Tuesday, March 22, 2005

Abstract syntax isn't?

Abstract syntax is so called because it eliminates the elements of syntactic sugar that are irrelevant to the meaning of an expression. For example, in the following expression:
let x = 2 in (x + 3) end
the = symbol has no informational content; it's only there for legibility. So an AST is more abstract than a concrete syntax in the sense that it strips out details that are irrelevant to the meaning of a program.

But in another sense, abstract syntax is less abstract than so-called concrete syntax: in meta-programming, for example, when we write programs that pattern match on the surface syntax, we treat the surface syntax as the interface to the AST, and our code is oblivious to the particular representation of the code. As I have pointed out before, pattern matching is more abstract than code with explicit selectors.

I'm surprised out how infrequently the software engineering papers I read talk explicitly about abstraction. Bravenboer and Visser have written a couple of papers on embedding languages with concrete syntax. I like their work, and it might strengthen their point to discuss the notion of concrete syntax as an interface for the AST representation.

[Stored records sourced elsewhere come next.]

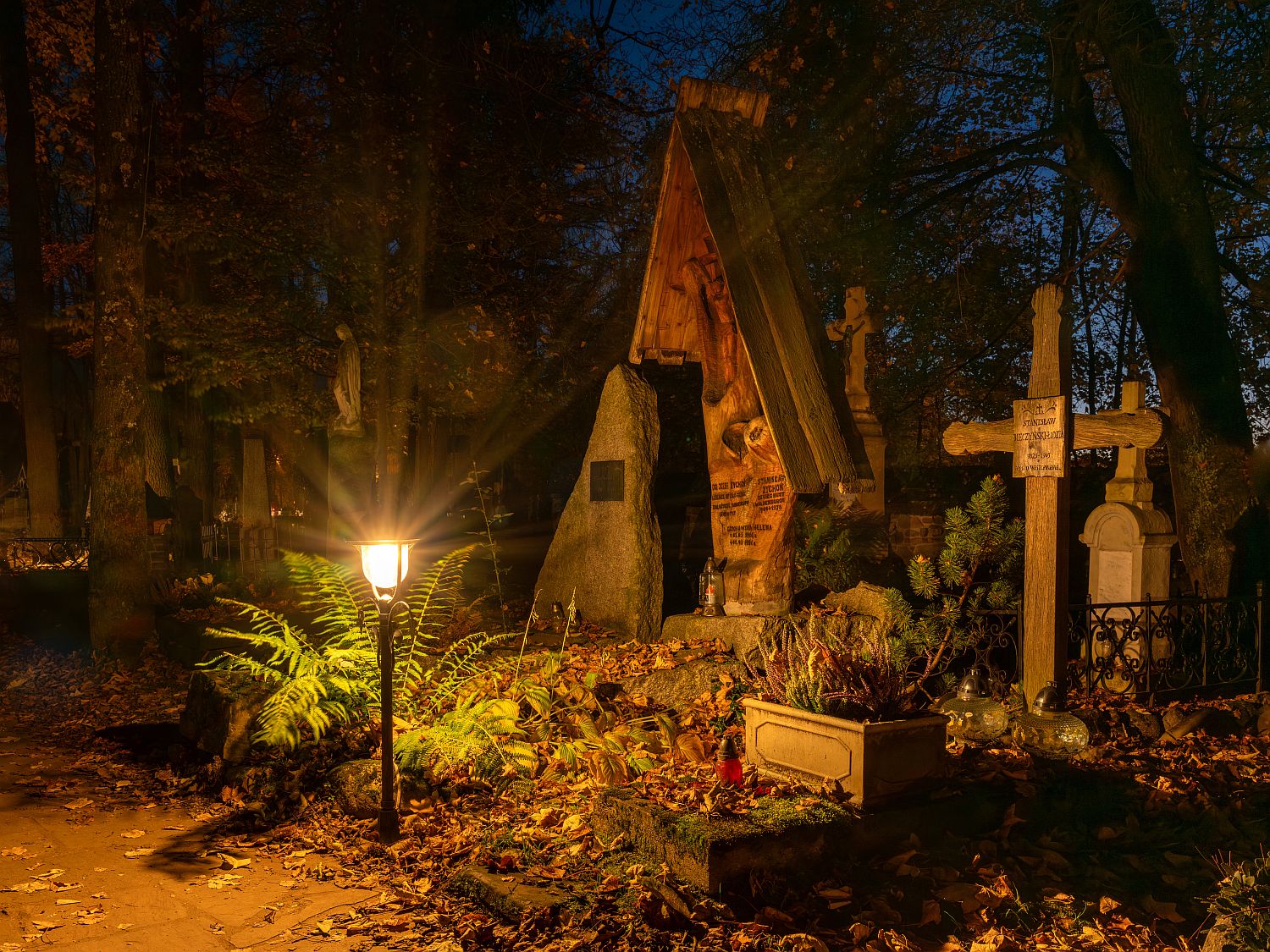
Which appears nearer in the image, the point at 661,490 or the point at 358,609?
the point at 358,609

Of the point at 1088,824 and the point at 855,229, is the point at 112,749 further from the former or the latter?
the point at 855,229

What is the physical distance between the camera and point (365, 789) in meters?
5.78

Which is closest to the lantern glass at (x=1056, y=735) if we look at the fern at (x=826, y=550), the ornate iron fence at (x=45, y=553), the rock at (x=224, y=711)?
the fern at (x=826, y=550)

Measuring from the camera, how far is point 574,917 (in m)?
4.07

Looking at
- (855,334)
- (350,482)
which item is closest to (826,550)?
(855,334)

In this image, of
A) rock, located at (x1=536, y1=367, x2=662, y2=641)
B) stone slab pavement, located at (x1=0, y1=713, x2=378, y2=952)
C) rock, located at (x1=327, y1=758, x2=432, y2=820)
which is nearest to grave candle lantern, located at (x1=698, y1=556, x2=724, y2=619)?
rock, located at (x1=536, y1=367, x2=662, y2=641)

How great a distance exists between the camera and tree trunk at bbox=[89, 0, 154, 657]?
11.0m

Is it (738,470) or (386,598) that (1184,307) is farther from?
(386,598)

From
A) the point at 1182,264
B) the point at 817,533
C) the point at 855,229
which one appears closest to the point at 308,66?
the point at 855,229

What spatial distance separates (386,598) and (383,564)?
21cm

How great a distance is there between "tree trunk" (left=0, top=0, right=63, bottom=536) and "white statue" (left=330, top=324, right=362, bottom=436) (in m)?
6.50

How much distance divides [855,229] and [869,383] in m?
7.26

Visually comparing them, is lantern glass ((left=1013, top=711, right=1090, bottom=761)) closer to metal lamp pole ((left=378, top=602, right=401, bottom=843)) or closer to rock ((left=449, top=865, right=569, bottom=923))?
rock ((left=449, top=865, right=569, bottom=923))

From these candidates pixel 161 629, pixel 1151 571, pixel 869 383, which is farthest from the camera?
pixel 869 383
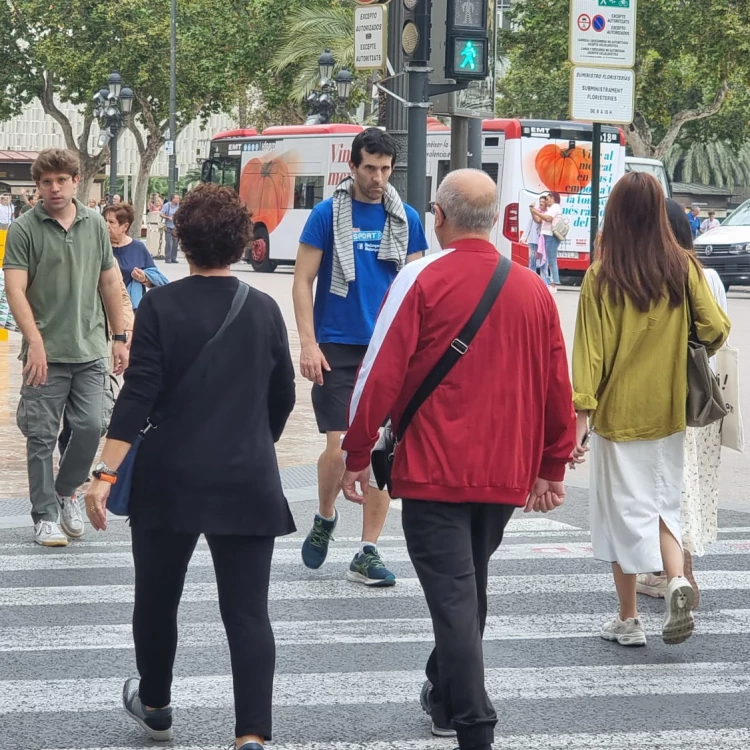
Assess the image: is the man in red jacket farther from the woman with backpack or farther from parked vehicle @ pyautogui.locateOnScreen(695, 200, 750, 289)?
parked vehicle @ pyautogui.locateOnScreen(695, 200, 750, 289)

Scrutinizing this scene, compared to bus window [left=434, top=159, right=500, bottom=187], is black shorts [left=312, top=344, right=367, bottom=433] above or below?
below

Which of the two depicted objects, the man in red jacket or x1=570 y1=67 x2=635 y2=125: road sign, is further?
x1=570 y1=67 x2=635 y2=125: road sign

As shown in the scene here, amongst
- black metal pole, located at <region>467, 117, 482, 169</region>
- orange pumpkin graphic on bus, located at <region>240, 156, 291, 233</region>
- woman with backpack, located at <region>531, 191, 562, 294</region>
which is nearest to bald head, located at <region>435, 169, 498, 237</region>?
black metal pole, located at <region>467, 117, 482, 169</region>

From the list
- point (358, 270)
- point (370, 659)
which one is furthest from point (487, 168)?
point (370, 659)

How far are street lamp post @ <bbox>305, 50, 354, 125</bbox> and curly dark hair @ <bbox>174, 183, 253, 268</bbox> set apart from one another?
30.3 m

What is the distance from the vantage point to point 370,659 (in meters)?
5.29

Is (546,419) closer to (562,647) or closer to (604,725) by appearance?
(604,725)

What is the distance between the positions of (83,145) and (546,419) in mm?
58033

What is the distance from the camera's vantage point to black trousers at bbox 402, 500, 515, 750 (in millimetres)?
4012

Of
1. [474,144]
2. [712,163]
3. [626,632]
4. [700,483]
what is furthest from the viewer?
[712,163]

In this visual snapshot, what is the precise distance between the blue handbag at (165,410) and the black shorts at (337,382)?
2.25m

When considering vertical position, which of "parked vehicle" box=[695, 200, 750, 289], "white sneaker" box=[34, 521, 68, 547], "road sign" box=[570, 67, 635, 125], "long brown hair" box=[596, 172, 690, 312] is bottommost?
"parked vehicle" box=[695, 200, 750, 289]

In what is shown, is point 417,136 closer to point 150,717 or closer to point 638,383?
point 638,383

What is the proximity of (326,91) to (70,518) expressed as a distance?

S-expressions are a sweet spot in these two aspects of the abstractness of syntax: there is very little syntactic sugar, so going from the surface syntax of a Lisp or Scheme program to an AST is trivial; on the other hand, macros can operate by pattern matching directly on surface syntax and splicing back into templates written in surface syntax. In a sense, it's a pun between object- and meta-language. But it allows for very powerful macros. Otherwise, when your surface syntax distinguishes similar types of expressions, you have to write multiple, near-identical macros to operate on the different forms.